DATA/PERIODO: seconda metà XIX sec.
MISURE: larghezza: 15 cm, lunghezza: 15 cm, altezza: 48 cm.
MATERIALE: legno, vetro, ottone, carta, zinco, acido solforico
N° INVENTARIO: 515
La pila di Alessandro Volta fu presentata in una lettera rivolta a Joseph Banks, presidente della Royal Society di Londra, datata 20 marzo 1800, in cui lo stesso Volta ne diede anche la prima descrizione.
Del tutto simile all'originale, l'apparecchio a colonna dell’Istituto Messedaglia è costituito da una successione di coppie di dischi di rame e zinco, alternate a stoffa imbevuta di soluzione acquosa di acido solforico o di altro elettrolita; tre bastoni di vetro mantengono incolonnati tutti questi elementi. La differenza di potenziale è essenzialmente dovuta al contatto fra due diversi metalli; la presenza dell'elettrolita consente di mantenere questa tensione e l’acqua contribuisce a rendere la corrente più intensa.
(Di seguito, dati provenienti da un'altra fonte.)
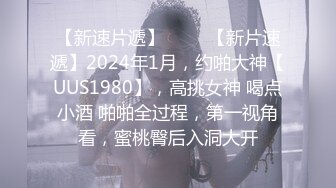 【新速片遞】　　【新片速遞】2024年1月，约啪大神【UUS1980】，高挑女神 喝点小酒 啪啪全过程，第一视角看，蜜桃臀后入洞大开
Ai due estremi della catena di conduttori sono fissati due ganci per il collegamento con i reofori che vanno a chiudere il circuito.
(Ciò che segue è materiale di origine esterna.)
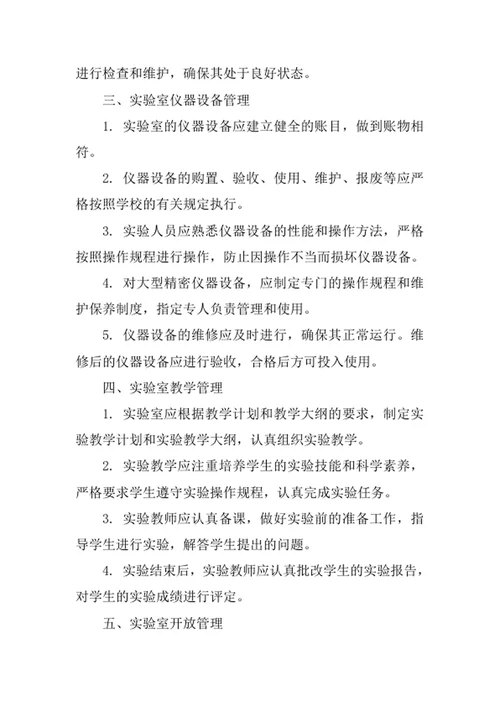 进行检查和维护，确保其处于良好状态。

三、实验室仪器设备管理

1. 实验室的仪器设备应建立健全的账目，做到账物相符。

2. 仪器设备的购置、验收、使用、维护、报废等应严格按照学校的有关规定执行。

3. 实验人员应熟悉仪器设备的性能和操作方法，严格按照操作规程进行操作，防止因操作不当而损坏仪器设备。

4. 对大型精密仪器设备，应制定专门的操作规程和维护保养制度，指定专人负责管理和使用。

5. 仪器设备的维修应及时进行，确保其正常运行。维修后的仪器设备应进行验收，合格后方可投入使用。

四、实验室教学管理

1. 实验室应根据教学计划和教学大纲的要求，制定实验教学计划和实验教学大纲，认真组织实验教学。

2. 实验教学应注重培养学生的实验技能和科学素养，严格要求学生遵守实验操作规程，认真完成实验任务。

3. 实验教师应认真备课，做好实验前的准备工作，指导学生进行实验，解答学生提出的问题。

4. 实验结束后，实验教师应认真批改学生的实验报告，对学生的实验成绩进行评定。

五、实验室开放管理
Una pila di questo tipo si polarizza rapidamente, perdendo la sua capacità di mantenere differenza di potenziale, a causa delle sostanze che si sviluppano o aderiscono alle superfici metalliche durante il funzionamento. Essa presenta inoltre un’elevata resistenza interna che ne riduce le possibilità d'impiego. La disposizione dei dischi non impedisce la fuoriuscita del liquido elettrolitico, il quale tende ad evaporare piuttosto velocemente. La comunità scientifica del tempo si mobilitò per migliorare lo strumento assieme al suo stesso inventore. Giuseppe Zamboni realizzò il prototipo più efficiente e funzionale, più semplice ed economico rispetto a quello del francese Jean-André De Luc.
Disegno tratto da A. Ganot,"Trattato elementare di fisica sperimentale ed applicata e di metereologia", 1861, pag 419, fig 450.